### PASSAGE PROVIDED ###

Radovan Karadzic snubs Hague court

Former Bosnian Serb leader Radovan Karadzic refused to attend the start of his war crimes trial today saying he was not ready, and judges said they would impose a legal team on him if he failed to show up again.

"I confirm that Mr Karadzic is not present," presiding Judge O-Gon Kwon said today at the opening session which lasted less than 15 minutes. He then urged the accused to appear before the court today, when the prosecution is expected to read the indictment.

The judge also warned that the court could impose a defence attorney on Mr Karadzic if he showed "consistently obstructive behaviour".

The indictment against Mr Karadzic, 64, lists 11 charges of genocide, war crimes and crimes against humanity allegedly committed during the 1992-95 war in Bosnia. The most heinous of them is the massacre of more than 7,000 Muslims in Srebrenica, along with the three-and-a-half year siege of Sarajevo that resulted in more than 10,000 deaths.

Although the former Bosnian Serb leader risks a life sentence if found guilty, he has insisted on conducting his own defence, like his war time ally, the late Serbian president Slobodan Milosevic.

Following Mr Karadzic’s non-appearance, prosecutor Hildegard Uertz-Retzlaff asked the court to issue Mr Karadzic with an official warning. If he failed to respond to that, Ms Uertz-Retzlaff said, "a counsel should be imposed on him."

According to the tribunal's rules of procedure, the defendant's presence in court is essential for the trial to be considered fair, and any solution imposed by the court because of Mr Karadzic's absence could cast a shadow on a process which has been described as one of the most important in the court's history.

This case is viewed as an opportunity for the court to save face after the ill-fated trial of Mr Milosevic which dragged on for four years before he died of a heart attack in 2006, with the verdict still pending.

But the imposition of counsel would cause another delay, as any attorney would need months to prepare the defence. This would play into the hands of the man who has evaded justice ever since his withdrawal from public life 13 years ago. Mr Karadzic was arrested in Serbia in July 2008, after years of practicing alternative medicine under the alias "Dr Dabic."

The families of victims of Srerenica who had travelled across Europe to attend the hearing were indignant about yesterday’s events. One woman said the trial was "a circus". Admira Fazlic, who was imprisoned in a Bosnian Serb-run camp during the conflict, shook her head as she left the courtroom.

"We are shocked," she said. "Radovan Karadzic is making the world and justice ridiculous. He is making a fool of everybody."

### RECORDED INFORMATION ###

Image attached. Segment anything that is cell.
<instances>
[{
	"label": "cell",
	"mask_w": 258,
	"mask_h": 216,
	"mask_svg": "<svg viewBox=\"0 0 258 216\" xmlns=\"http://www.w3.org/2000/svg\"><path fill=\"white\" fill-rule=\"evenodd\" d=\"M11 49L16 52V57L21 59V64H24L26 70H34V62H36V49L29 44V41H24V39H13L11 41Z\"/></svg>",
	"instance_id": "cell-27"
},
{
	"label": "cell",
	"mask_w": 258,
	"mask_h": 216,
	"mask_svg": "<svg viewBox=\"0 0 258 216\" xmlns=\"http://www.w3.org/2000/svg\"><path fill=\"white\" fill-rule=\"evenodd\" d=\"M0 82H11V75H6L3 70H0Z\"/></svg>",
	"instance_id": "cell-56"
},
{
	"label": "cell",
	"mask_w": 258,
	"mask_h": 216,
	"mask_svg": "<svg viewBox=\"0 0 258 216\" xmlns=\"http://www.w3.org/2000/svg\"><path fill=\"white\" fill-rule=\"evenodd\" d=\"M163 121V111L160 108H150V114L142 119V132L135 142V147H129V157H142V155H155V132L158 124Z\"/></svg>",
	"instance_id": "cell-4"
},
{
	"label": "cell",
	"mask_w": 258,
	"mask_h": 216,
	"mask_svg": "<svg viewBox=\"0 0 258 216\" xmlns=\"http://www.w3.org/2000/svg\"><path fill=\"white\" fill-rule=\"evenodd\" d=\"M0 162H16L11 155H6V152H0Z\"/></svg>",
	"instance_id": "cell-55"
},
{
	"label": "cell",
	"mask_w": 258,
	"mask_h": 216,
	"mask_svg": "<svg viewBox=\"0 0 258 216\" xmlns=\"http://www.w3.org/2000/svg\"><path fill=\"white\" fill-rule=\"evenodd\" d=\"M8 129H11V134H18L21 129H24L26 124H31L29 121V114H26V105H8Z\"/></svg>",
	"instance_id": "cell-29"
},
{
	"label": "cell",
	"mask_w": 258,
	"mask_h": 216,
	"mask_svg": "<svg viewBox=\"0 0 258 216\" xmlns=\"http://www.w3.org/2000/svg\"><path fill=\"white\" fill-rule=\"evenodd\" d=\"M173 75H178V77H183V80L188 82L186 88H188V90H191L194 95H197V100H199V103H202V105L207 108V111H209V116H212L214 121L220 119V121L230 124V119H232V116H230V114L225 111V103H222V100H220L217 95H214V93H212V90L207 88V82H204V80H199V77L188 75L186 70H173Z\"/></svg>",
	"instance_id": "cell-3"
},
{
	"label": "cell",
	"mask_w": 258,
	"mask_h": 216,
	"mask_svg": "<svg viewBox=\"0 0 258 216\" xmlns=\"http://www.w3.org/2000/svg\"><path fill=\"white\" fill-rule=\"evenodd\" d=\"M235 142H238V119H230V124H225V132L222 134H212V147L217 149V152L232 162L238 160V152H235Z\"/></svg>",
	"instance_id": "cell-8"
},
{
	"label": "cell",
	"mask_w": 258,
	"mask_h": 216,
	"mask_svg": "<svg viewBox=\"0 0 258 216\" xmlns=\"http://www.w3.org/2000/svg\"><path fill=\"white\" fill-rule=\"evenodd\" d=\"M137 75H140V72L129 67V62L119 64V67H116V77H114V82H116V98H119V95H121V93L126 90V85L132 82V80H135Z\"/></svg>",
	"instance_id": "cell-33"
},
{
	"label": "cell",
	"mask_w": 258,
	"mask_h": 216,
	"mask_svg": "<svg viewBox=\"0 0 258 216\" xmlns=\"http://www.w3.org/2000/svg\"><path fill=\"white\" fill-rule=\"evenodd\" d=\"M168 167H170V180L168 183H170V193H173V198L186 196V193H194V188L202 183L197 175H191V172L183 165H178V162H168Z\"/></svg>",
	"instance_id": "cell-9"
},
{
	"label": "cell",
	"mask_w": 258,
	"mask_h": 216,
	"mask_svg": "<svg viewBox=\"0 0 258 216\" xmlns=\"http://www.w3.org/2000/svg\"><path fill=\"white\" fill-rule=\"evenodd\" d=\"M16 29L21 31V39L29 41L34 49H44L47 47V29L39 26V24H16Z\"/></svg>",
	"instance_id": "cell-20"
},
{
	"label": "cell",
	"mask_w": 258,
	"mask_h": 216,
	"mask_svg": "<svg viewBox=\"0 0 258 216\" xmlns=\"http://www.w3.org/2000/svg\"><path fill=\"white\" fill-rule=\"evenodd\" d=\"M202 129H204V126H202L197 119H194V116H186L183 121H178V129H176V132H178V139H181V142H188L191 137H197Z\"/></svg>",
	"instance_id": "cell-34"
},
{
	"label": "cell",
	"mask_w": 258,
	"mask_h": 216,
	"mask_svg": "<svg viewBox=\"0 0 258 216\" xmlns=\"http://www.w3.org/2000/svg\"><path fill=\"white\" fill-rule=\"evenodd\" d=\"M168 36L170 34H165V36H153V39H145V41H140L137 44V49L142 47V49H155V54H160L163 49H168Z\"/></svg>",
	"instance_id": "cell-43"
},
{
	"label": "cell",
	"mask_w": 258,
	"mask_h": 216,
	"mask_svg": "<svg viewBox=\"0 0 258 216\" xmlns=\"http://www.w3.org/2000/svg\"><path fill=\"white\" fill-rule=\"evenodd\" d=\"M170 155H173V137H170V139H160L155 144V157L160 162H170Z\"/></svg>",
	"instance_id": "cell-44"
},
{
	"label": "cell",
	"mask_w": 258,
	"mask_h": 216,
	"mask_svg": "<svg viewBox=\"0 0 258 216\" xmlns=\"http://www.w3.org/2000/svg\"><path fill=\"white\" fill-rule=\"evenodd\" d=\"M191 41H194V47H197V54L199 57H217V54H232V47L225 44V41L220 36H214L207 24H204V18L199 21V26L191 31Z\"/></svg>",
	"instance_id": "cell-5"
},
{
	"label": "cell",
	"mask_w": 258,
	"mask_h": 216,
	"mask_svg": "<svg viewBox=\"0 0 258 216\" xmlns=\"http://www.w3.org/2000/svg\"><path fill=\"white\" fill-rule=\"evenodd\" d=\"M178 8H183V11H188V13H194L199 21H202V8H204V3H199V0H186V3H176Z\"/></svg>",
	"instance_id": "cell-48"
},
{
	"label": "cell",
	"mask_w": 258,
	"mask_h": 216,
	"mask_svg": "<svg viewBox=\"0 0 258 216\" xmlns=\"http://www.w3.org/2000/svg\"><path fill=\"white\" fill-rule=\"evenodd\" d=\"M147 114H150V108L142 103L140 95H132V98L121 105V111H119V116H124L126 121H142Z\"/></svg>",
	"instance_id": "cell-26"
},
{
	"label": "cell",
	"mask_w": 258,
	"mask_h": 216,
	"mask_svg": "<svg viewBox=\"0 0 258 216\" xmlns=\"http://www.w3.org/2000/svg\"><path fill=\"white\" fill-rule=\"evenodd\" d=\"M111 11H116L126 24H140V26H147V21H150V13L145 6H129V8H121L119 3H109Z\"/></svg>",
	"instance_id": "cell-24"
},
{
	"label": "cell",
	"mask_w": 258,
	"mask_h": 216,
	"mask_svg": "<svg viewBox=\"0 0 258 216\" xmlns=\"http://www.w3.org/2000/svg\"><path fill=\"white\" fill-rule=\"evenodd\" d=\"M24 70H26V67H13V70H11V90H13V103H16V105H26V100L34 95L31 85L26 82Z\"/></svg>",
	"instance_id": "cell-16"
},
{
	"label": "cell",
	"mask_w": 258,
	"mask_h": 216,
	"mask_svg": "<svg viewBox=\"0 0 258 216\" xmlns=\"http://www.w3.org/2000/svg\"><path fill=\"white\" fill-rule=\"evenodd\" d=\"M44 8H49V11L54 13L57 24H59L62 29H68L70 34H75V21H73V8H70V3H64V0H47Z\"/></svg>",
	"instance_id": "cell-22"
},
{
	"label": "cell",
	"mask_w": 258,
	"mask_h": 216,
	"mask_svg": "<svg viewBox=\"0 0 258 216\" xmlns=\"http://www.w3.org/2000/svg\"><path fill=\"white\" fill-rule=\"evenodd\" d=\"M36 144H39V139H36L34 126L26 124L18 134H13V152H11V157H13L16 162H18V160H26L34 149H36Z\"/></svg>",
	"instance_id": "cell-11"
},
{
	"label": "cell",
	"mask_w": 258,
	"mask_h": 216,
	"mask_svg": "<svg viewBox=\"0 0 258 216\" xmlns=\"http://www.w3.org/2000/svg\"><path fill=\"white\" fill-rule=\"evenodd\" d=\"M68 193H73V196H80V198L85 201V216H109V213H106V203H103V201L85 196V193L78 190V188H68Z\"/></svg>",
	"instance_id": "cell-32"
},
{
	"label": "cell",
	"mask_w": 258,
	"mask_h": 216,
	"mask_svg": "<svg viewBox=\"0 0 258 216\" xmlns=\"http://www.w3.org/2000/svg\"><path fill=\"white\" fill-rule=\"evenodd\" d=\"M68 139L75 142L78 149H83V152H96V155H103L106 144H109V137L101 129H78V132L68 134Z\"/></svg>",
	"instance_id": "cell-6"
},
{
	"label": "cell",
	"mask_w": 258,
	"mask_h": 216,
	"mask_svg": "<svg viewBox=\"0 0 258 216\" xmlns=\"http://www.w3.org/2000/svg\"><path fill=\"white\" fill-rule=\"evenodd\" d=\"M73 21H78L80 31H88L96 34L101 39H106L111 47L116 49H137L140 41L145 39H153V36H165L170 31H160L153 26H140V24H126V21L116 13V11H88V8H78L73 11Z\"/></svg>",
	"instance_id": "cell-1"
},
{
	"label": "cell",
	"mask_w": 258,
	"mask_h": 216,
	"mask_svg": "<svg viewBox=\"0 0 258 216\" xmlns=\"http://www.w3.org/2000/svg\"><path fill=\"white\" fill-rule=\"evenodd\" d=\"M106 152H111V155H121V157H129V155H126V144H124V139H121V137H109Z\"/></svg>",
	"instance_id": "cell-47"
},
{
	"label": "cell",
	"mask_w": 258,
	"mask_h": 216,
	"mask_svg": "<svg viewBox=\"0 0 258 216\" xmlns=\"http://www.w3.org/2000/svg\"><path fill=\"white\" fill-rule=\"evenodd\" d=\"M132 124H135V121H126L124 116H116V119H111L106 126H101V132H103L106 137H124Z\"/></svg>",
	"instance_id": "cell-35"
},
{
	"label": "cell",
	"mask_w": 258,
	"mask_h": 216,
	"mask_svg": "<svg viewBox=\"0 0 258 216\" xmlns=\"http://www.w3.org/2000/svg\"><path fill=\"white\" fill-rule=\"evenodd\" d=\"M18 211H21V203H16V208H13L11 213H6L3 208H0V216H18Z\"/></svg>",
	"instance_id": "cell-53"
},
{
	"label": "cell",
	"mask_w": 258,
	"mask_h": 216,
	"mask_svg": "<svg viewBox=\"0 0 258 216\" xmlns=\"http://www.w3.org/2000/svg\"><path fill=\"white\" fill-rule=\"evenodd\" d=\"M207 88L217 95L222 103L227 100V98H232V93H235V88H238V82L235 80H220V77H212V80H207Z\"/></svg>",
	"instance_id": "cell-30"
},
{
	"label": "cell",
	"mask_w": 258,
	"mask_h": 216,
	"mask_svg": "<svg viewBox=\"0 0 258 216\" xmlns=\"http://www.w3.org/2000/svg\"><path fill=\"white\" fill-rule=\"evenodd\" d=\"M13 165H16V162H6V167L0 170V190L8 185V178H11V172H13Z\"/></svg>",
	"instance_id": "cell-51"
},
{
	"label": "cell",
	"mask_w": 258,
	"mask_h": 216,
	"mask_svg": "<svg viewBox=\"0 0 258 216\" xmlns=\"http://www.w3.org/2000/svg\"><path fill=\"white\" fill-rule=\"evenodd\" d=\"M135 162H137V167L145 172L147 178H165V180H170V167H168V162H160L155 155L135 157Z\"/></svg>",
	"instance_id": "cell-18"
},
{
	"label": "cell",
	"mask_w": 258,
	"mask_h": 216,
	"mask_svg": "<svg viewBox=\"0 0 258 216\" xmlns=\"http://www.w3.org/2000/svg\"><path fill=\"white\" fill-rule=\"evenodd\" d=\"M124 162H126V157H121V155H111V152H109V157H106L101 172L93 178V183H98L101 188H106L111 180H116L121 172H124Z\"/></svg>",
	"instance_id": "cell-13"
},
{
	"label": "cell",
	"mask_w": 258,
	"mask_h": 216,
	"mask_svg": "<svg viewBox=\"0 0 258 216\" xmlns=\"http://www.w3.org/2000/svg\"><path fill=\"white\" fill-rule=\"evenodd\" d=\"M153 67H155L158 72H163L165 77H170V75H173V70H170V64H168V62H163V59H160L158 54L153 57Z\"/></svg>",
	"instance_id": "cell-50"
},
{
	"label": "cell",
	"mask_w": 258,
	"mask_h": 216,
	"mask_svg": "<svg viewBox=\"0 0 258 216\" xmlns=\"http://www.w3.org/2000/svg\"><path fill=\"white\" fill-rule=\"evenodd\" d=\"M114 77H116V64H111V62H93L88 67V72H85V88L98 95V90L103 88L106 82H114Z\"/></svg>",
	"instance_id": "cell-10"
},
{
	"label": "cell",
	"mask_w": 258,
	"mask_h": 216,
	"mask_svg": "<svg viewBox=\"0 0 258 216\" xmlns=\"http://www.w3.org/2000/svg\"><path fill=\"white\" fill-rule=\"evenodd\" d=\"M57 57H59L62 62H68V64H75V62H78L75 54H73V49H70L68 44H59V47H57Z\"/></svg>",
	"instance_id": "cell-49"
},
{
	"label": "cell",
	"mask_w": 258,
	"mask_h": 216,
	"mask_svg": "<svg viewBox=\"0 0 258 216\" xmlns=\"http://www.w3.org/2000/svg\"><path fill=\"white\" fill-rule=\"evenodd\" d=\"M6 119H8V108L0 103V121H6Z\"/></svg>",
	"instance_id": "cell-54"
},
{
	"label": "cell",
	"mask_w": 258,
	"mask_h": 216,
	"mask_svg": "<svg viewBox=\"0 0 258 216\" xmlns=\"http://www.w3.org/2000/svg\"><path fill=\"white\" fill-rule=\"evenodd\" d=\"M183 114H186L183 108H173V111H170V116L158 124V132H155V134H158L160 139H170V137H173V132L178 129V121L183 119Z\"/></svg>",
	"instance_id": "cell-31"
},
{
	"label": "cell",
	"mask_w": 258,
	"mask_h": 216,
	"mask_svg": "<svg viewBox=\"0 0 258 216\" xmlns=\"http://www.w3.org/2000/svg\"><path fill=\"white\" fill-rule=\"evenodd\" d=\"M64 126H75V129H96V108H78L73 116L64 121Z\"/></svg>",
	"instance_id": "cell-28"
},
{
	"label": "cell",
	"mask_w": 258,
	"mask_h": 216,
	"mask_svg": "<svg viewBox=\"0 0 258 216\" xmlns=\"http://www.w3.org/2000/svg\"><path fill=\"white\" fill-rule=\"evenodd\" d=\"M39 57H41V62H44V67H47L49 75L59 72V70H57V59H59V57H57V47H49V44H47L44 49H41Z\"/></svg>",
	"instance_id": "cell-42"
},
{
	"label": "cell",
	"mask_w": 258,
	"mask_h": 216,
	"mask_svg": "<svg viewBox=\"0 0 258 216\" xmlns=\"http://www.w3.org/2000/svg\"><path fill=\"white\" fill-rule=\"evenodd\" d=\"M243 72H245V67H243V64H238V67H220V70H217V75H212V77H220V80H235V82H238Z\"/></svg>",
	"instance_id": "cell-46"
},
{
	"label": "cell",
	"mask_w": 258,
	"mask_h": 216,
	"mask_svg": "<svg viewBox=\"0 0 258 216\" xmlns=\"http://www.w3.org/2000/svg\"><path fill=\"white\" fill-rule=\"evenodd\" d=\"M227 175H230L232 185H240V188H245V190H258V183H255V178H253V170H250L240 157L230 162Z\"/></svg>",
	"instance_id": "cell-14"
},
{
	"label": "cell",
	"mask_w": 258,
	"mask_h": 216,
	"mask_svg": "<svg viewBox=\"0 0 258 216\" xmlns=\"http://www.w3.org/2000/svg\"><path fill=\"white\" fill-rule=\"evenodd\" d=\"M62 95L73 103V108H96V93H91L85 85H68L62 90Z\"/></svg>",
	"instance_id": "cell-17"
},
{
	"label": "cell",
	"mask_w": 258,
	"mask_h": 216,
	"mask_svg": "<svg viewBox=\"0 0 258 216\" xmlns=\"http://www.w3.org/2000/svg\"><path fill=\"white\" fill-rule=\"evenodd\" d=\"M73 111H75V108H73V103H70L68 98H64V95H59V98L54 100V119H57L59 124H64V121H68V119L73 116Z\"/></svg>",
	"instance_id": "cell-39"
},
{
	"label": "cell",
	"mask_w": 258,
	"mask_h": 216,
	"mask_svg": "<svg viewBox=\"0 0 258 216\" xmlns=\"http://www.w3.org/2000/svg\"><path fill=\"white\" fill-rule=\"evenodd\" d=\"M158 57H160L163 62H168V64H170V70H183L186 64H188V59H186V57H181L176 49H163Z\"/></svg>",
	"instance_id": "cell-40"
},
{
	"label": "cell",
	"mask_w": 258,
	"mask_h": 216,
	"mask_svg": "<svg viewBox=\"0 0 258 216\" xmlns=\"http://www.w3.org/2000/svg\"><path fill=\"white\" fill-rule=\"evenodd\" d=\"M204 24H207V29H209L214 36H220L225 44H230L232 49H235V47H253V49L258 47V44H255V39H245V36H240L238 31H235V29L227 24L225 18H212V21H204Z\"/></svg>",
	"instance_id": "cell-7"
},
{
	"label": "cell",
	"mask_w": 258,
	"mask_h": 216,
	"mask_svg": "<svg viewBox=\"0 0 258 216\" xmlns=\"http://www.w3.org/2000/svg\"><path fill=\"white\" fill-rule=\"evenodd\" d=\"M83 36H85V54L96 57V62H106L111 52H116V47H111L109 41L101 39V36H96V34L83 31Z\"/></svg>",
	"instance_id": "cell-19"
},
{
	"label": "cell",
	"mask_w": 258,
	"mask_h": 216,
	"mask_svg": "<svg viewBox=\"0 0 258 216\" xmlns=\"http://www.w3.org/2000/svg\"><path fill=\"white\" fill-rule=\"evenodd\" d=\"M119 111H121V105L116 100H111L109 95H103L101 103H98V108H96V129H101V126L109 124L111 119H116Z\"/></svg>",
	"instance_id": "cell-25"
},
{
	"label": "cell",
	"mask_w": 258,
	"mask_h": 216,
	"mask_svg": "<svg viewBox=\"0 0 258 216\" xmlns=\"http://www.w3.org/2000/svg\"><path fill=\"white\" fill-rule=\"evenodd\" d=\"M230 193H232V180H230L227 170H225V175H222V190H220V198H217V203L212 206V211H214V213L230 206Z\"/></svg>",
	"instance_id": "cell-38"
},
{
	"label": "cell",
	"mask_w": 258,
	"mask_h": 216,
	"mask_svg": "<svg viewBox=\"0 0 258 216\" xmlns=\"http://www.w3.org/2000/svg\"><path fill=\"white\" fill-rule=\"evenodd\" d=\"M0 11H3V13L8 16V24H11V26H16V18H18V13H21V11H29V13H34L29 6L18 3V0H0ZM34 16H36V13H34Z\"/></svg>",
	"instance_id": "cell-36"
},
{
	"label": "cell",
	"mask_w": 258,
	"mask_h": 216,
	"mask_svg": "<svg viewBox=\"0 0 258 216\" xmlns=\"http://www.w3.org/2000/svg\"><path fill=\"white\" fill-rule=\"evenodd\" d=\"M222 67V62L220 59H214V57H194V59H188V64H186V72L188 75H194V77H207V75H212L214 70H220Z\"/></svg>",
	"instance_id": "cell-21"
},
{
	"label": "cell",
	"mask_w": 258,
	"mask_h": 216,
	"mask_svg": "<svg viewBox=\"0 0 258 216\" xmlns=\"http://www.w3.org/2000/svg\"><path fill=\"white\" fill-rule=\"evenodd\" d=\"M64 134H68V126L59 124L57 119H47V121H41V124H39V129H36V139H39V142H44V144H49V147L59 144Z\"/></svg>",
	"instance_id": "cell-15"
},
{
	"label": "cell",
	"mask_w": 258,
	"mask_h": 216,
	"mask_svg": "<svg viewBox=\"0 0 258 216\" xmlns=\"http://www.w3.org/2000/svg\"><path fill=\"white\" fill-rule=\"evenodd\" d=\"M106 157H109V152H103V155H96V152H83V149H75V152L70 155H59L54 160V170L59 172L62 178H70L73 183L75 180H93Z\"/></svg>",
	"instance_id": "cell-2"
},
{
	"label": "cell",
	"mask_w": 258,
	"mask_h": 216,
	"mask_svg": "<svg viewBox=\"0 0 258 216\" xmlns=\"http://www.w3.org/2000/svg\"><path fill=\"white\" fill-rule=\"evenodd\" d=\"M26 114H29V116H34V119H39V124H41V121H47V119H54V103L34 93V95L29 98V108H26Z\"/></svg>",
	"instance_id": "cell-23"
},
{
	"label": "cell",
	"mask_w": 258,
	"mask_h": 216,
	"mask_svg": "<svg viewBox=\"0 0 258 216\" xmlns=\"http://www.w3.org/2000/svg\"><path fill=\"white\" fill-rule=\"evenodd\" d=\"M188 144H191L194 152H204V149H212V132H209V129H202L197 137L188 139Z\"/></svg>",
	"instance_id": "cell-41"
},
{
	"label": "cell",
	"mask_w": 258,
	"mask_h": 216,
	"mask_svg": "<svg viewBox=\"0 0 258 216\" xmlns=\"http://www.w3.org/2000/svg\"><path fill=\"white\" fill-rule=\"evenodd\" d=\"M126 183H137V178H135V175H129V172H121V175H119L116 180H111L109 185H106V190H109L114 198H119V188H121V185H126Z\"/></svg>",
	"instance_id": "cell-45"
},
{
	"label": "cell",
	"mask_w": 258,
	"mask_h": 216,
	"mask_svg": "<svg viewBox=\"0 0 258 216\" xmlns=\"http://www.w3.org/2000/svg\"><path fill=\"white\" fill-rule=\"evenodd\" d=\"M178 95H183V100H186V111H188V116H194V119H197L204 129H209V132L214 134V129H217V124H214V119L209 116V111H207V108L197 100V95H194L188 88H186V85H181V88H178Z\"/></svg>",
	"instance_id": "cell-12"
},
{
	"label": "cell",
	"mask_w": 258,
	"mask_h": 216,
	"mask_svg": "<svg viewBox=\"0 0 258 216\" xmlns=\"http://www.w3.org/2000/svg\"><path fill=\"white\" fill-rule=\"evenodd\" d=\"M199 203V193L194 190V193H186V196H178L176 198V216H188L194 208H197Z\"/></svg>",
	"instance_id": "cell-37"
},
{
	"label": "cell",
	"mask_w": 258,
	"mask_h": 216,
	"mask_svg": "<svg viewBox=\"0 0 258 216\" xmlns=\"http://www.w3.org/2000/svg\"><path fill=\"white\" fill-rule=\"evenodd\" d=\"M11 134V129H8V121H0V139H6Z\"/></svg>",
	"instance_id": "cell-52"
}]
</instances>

###

▶ QUESTIONS ON THE MATERIAL:
a) Retype the passage of the Karadzic article that begins at the words "The judge also" and stops after "than 10,000 deaths.".
b) Decide whether each statement below agrees with the Karadzic article. Answer yes or no for each and quote the deciding words from the article.
(i) The indictment against Karadzic contains 11 charges.
(ii) Karadzic was arrested in Bosnia.
(iii) The opening session lasted more than an hour.

▶ COMPLETED EXERCISE:
a)
The judge also warned that the court could impose a defence attorney on Mr Karadzic if he showed "consistently obstructive behaviour".

The indictment against Mr Karadzic, 64, lists 11 charges of genocide, war crimes and crimes against humanity allegedly committed during the 1992-95 war in Bosnia. The most heinous of them is the massacre of more than 7,000 Muslims in Srebrenica, along with the three-and-a-half year siege of Sarajevo that resulted in more than 10,000 deaths.

b)
(i) Yes: "lists 11 charges of genocide, war crimes and crimes against humanity"
(ii) No: "Mr Karadzic was arrested in Serbia in July 2008"
(iii) No: "the opening session which lasted less than 15 minutes"